We decided it was called Tebe. It was set in 1970s Greece, loosely inspired by Daphne Du Maurier’s ‘Not After Midnight’, a creepy short-story about smuggling of antiques and spiritual corruption. It starred Edward Fox, Telly Savalas and Sophia Loren (pretending to be Greek). The soundtrack was by ‘La Piramide di Sangue’, a 1970s Euro-progressive super-group featuring Ennio Morricone, Claudio Simonetti and Klaus Dinger.
We went to the Record Album, we browsed nervously, and then we asked for Tebe’s soundtrack by Piramide Di Sangue.
The owner thought for a moment.
We looked at each other out of the corners of our eyes. We could imagine the clockwork mechanism inside his head grinding, a thousand dusty filing cabinets being carefully explored, for nothing! Ah, the curiosity of youth, and also its cruelty!
He checked his ledger. He groaned mildly. Lines of worry and annoyance like a graffiti in his forehead, spelling the ‘does not compute’ of a Pre-ICT revolution. He looked genuinely distressed by this detonation of ignorance. We started regretting doing all of this.
And then his eyes illuminated.
“Tebe, ah, Tebe, yes, now I remember Tebe”. Very rare, a film with Edward Fox, Savalas and La Loren. Was supposed to follow on the wake of Don’t Look Now’s success – Classic du Maurier psychological thrills with a bit of espionage thrown in for good measure. Soundtrack by Morricone and Simonetti with Klaus Dinger on drums in a couple of tracks.
Yes, very rare, it was a bit of a flop. I believe the producers, Cobra Films, spent a big chunk of their marketing budget bribing the police in Crete to cover-up the felonious behaviour of the crew. Some sort of sex affair, but not the usual.
I have even heard apocryphal stories about the whole thing being cursed by their decision to use authentic antiques from some obscure Cybele cult as props. Very disrespectful, but of course, this was the 1970s. People thought they could get away with murder those days, and sometimes they did.
Yes. I can call some of my dealers and see if we can find a copy, but it won’t be cheap. What shall we do?”
We sheepishly asked him to enquire and left the shop in silence. A few days later, he gave Dan a ring. His dealer in Rome had found a copy of Tebe. Good quality, not mint. Hence, £66.
How could we not pay for this object we may have conjured out of thin air in an inadvertent ritual, or whose existence was whispered into our ears by dark muses? How could we not pay?
So we did.
This was a week ago. Tebe arrived in the shop today. It’s one of those winter afternoons when it feels as if there were invisible giants roaming the streets of our battered city, looking for victims.
We approach the Music-o-theque with a mixture of anticipation and dread, like one should when closing the circuit between reality and fantasy.
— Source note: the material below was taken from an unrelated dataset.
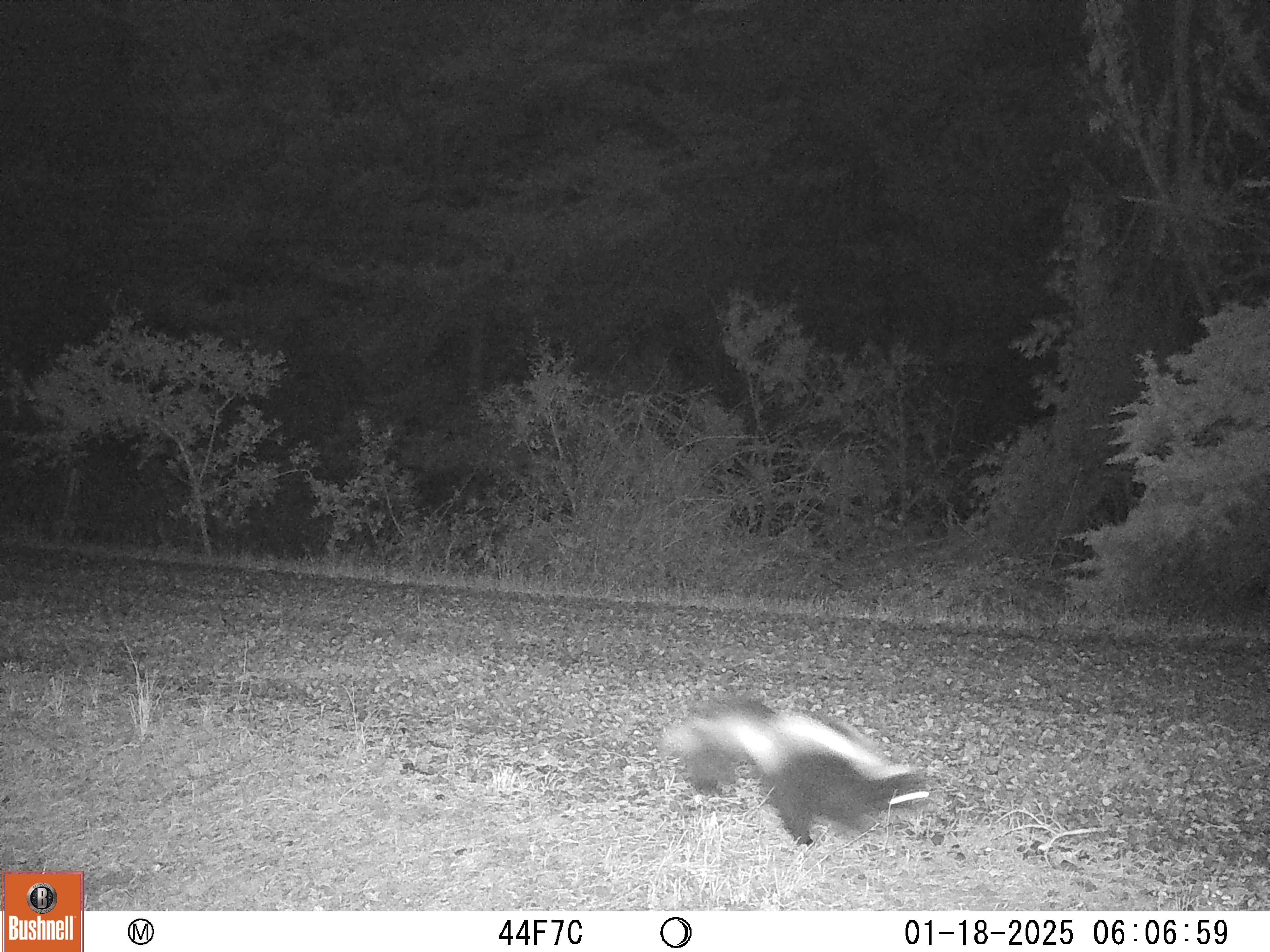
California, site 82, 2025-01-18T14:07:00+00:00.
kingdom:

We see the face of the owner through the shop window, grinning into the void, like a wax doll waiting to be activated as the door opens, ringing the antiquated bells.
Tebe is in his hand, Tebe is in his hand, as much as a dream or a nightmare can be held in human hands, it is. We advance towards it as if it were a rabbit-hole.
Which it is.
La Piramide Di Sangue is like some sort of synthesis of everything that rocks 20jazzfunkgreats boat – say, Morricone jamming with the Sun City Girls, or a lost piece of Anatolian Invasion Esoterica, the dark Kali to Zelda’s Vishnu. It’s already in our top of 2012 list, you should go and buy it immediately from Sound of Cobra/Boring Machines.